Professionally Evil Application Security (PEAS)
July 31 @ 11:00 am – 4:00 pm EDT
Instructor: Jason Gillam, Kevin Johnson
Course Length: 5 Days, 20 hours
Includes: Twelve months of complimentary access to the Antisyphon Cyber Range, certificate of participation, six months access to class recordings.

Course Description
The Professionally Evil Application Security (PEAS) course is designed to teach developers, IT professionals, and penetration testers of all skill levels. This course focuses on the techniques used to assess and exploit applications; including web and mobile applications, APIs, and HTTP-based systems. We combine these techniques with explanations of the risks exposed and defenses required to improve the security of your organization. The course uses a large number of hands-on exercises to reinforce the techniques and understanding an attendee will gain so that they benefit on the very first day back to work. The course focuses on manual techniques for discovery and exploitation while teaching an industry-standard methodology of reconnaissance, mapping, discovery, and exploitation.
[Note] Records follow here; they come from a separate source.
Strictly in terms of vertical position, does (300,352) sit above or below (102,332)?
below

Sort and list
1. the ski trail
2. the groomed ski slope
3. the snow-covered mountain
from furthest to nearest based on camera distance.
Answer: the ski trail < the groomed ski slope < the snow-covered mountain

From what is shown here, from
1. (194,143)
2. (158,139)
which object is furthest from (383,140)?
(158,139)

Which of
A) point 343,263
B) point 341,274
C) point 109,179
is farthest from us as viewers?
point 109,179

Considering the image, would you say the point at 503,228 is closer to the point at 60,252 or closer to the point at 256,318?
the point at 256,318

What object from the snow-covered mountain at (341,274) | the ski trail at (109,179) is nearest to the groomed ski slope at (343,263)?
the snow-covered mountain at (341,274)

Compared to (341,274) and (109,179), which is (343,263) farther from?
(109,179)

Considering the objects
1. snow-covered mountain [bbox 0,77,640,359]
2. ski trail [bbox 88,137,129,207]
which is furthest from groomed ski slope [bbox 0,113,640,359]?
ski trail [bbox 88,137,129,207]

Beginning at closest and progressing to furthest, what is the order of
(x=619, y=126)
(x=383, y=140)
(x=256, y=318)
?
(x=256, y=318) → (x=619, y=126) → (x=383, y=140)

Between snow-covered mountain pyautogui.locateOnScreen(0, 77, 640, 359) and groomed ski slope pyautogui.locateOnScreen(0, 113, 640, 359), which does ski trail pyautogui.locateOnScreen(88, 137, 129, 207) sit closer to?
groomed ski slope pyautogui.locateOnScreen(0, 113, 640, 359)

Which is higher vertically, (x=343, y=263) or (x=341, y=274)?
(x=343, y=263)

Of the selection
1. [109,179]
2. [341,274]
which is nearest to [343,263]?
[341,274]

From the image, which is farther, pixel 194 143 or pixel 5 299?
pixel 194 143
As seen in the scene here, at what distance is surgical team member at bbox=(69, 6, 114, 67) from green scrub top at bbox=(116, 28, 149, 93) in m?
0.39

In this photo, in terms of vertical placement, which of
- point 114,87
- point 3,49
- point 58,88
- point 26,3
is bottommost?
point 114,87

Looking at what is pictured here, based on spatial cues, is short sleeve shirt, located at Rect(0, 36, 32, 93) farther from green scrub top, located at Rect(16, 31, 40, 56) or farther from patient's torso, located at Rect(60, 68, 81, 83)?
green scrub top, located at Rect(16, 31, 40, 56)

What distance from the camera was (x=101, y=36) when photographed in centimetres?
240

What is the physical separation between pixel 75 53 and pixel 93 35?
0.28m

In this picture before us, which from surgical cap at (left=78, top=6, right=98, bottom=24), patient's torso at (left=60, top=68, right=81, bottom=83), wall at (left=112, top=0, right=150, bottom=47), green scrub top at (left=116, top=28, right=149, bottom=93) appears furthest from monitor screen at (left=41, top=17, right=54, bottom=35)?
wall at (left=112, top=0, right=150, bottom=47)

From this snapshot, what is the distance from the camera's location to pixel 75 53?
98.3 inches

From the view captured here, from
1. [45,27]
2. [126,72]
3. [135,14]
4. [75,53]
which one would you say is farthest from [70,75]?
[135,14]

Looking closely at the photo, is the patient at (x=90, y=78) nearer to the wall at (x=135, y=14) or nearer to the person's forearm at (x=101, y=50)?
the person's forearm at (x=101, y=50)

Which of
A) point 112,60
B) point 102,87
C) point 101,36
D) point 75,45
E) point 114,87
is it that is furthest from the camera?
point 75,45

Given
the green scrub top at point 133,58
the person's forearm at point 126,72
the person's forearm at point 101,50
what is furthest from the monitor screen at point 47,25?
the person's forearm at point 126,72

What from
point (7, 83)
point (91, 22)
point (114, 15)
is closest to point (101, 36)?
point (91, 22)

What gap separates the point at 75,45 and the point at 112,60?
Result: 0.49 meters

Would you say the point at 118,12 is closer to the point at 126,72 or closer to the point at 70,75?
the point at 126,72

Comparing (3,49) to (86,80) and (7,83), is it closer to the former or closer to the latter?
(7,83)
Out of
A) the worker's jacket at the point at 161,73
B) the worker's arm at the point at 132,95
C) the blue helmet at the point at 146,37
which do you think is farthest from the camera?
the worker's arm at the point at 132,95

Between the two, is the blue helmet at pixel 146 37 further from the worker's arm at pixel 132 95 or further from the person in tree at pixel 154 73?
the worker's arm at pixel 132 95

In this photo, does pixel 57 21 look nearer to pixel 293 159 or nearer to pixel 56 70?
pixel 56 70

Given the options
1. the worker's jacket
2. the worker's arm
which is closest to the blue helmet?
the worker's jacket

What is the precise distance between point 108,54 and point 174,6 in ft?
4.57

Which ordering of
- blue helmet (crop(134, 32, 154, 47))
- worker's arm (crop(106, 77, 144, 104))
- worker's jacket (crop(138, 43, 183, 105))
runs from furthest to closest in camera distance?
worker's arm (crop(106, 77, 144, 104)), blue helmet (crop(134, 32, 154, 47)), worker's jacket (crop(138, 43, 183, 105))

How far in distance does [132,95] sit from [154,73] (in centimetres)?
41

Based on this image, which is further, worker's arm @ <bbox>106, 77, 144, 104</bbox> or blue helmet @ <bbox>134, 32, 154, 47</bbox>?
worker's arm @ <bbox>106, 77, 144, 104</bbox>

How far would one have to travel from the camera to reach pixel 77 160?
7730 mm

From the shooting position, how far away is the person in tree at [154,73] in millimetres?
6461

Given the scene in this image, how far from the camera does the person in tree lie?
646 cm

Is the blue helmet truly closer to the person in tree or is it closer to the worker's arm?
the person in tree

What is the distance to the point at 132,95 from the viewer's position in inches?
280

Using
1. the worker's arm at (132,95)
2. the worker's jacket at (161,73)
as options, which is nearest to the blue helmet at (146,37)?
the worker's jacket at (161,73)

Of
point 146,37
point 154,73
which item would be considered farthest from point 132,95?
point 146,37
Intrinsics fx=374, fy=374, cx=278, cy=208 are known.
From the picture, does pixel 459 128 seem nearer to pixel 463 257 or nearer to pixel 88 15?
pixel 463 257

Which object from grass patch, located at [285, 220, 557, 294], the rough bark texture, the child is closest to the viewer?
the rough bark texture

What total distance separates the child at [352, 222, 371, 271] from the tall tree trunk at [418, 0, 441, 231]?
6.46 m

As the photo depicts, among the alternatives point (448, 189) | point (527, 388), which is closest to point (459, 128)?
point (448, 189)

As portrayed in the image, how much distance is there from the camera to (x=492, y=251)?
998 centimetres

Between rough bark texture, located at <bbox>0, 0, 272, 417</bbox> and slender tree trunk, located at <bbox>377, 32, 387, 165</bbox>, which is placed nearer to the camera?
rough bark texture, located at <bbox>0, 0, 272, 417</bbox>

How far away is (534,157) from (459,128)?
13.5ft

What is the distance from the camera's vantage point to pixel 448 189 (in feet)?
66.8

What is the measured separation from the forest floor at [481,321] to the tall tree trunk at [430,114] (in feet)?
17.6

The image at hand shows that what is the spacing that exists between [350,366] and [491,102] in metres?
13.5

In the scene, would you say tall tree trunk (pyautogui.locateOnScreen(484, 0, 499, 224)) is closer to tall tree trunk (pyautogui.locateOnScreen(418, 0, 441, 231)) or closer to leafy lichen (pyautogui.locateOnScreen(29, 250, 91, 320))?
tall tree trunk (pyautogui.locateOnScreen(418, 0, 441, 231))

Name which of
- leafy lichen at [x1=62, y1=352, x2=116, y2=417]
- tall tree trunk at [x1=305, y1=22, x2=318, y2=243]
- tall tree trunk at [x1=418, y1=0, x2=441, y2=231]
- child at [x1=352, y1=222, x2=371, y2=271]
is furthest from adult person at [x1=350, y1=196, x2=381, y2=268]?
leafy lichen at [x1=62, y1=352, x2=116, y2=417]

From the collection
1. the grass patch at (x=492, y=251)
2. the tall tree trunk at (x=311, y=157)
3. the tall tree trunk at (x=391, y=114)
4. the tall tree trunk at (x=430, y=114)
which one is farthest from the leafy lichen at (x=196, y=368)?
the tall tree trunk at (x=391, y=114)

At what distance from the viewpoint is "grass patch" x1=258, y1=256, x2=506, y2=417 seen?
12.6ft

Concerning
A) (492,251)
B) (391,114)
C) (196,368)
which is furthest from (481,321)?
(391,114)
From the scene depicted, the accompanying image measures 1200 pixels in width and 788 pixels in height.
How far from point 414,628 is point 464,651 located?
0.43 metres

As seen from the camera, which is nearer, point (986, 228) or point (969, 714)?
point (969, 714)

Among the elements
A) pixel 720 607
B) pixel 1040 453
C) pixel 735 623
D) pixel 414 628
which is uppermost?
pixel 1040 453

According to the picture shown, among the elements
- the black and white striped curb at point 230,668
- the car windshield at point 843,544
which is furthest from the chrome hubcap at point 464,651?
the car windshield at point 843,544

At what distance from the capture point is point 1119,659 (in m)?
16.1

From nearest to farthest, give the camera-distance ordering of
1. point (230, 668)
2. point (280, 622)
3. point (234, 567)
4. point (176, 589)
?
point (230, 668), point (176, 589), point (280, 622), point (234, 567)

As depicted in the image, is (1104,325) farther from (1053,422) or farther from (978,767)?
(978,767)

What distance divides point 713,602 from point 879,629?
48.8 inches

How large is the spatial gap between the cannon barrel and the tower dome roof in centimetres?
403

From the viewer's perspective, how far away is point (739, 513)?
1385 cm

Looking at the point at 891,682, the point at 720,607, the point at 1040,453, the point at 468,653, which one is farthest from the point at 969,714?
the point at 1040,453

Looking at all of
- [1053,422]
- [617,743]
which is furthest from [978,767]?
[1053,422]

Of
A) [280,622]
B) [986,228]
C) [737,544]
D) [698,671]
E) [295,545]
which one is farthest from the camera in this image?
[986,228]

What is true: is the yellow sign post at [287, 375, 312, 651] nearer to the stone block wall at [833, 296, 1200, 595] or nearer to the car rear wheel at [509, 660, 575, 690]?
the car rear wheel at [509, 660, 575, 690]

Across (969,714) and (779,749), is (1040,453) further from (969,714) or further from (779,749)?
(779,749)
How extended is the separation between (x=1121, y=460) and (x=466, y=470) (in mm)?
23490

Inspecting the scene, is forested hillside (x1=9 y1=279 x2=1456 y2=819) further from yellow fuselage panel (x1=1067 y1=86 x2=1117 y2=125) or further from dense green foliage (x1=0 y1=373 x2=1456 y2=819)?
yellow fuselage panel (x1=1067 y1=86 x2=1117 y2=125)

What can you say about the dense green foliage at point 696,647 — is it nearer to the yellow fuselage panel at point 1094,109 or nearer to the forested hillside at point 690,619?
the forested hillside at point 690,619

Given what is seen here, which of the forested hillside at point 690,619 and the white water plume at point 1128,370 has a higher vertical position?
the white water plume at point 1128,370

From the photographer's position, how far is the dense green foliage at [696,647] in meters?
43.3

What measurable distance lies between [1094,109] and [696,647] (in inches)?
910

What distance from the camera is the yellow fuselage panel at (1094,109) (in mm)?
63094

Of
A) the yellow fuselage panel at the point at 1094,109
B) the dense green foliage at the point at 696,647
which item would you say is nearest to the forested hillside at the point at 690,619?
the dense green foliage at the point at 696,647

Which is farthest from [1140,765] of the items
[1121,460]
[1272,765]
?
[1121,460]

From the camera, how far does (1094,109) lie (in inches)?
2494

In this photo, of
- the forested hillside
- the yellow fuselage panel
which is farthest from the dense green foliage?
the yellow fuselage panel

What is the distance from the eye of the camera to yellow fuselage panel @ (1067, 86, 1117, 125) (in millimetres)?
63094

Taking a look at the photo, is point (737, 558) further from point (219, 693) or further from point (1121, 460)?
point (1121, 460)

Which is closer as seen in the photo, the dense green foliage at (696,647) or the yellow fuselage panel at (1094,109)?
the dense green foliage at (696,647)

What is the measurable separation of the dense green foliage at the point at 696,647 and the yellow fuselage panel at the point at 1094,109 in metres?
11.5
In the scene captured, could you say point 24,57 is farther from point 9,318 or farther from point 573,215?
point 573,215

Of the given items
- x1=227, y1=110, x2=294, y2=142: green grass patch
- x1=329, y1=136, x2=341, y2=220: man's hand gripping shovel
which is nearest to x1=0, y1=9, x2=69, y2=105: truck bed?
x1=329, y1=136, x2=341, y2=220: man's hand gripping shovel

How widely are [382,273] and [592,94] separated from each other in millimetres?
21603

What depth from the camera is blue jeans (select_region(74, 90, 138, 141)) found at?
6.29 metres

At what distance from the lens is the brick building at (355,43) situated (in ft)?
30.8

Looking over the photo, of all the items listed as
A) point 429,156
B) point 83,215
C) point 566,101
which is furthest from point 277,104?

This methodology provides a comprehensive standard for assessing applications and APIs.
Key Takeaways
- Provide a fundamental understanding of application penetration testing processes
- Gain a foundational understanding of common application pentesting tools
- Understand how to interact with applications to discover potential security vulnerabilities
- How validate findings and exploit common vulnerabilities
- How to effectively report on discovered vulnerabilities
Who Should Take This Course
- Penetration Testers
- IT Professional
- Developers
- Students
Student Requirements
All students attending the training will need a laptop and virtualization software, such as Virtual Box or Hyper-V, installed and ready to use. Virtual Machines will require at least 8GB of RAM and 40GB of hard drive space available.
What Each Student Will Be Provided
Each student will receive a PDF of the course material and virtual machine image.
Course Instructors

Jason Gillam is Chief Information Officer (CIO) at Secure Ideas and an IANS faculty member. He has over 20 years of industry experience in enterprise software development, system architecture, and application security. Jason has spent most of his career in technical leadership roles ranging from startups to fortune 100 companies and has learned the business acumen necessary to advise everyone from developers to senior executives on security and architecture.

Kevin Johnson is the Chief Executive Officer of Secure Ideas. Kevin has a long history in the IT field including system administration, network architecture and application development. He has been involved in building incident response and forensic teams, architecting security solutions for large enterprises, and penetration testing everything from government agencies to Fortune 100 companies. In addition, Kevin is a faculty member at IANS and was an instructor and author for the SANS Institute.